▶ El problema
Dispón las líneas que siguen en forma de lista numerada, sin incluir las líneas en blanco.

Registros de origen
● ● ●
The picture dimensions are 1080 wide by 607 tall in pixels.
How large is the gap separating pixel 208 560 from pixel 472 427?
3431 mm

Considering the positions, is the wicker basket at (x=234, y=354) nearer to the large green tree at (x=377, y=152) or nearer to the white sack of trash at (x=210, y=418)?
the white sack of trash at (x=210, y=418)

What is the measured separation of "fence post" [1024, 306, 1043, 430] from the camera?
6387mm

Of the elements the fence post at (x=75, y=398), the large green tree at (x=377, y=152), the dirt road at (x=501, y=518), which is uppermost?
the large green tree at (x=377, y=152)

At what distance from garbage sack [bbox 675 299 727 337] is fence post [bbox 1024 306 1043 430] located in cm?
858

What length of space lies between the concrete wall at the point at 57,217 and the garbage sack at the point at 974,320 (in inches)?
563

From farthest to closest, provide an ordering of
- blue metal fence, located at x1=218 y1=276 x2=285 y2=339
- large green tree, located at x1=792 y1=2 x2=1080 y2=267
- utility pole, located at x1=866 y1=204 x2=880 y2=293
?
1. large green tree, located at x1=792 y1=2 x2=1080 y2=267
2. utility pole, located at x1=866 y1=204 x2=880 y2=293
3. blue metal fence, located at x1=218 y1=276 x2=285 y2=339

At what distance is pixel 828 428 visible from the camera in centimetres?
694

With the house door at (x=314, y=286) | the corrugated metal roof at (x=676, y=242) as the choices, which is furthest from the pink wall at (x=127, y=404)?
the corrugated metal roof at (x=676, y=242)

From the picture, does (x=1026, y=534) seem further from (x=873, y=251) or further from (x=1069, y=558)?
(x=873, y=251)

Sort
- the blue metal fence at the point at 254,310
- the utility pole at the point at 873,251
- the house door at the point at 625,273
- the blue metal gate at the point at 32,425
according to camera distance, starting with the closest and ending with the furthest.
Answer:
● ● ●
▶ Resultado de la tarea
1. The picture dimensions are 1080 wide by 607 tall in pixels.
2. How large is the gap separating pixel 208 560 from pixel 472 427?
3. 3431 mm
4. Considering the positions, is the wicker basket at (x=234, y=354) nearer to the large green tree at (x=377, y=152) or nearer to the white sack of trash at (x=210, y=418)?
5. the white sack of trash at (x=210, y=418)
6. What is the measured separation of "fence post" [1024, 306, 1043, 430] from the camera?
7. 6387mm
8. Of the elements the fence post at (x=75, y=398), the large green tree at (x=377, y=152), the dirt road at (x=501, y=518), which is uppermost?
9. the large green tree at (x=377, y=152)
10. At what distance from garbage sack [bbox 675 299 727 337] is fence post [bbox 1024 306 1043 430] located in cm?
11. 858
12. What length of space lies between the concrete wall at the point at 57,217 and the garbage sack at the point at 974,320 (in inches)?
13. 563
14. From farthest to closest, provide an ordering of
15. - blue metal fence, located at x1=218 y1=276 x2=285 y2=339
16. - large green tree, located at x1=792 y1=2 x2=1080 y2=267
17. - utility pole, located at x1=866 y1=204 x2=880 y2=293
18. ?
19. 1. large green tree, located at x1=792 y1=2 x2=1080 y2=267
20. 2. utility pole, located at x1=866 y1=204 x2=880 y2=293
21. 3. blue metal fence, located at x1=218 y1=276 x2=285 y2=339
22. At what distance is pixel 828 428 visible from the camera in centimetres?
23. 694
24. With the house door at (x=314, y=286) | the corrugated metal roof at (x=676, y=242) as the choices, which is furthest from the pink wall at (x=127, y=404)?
25. the corrugated metal roof at (x=676, y=242)
26. From the picture, does (x=1026, y=534) seem further from (x=873, y=251) or further from (x=1069, y=558)?
27. (x=873, y=251)
28. Sort
29. - the blue metal fence at the point at 254,310
30. - the utility pole at the point at 873,251
31. - the house door at the point at 625,273
32. - the blue metal gate at the point at 32,425
33. according to camera distance, starting with the closest and ending with the furthest.
34. Answer:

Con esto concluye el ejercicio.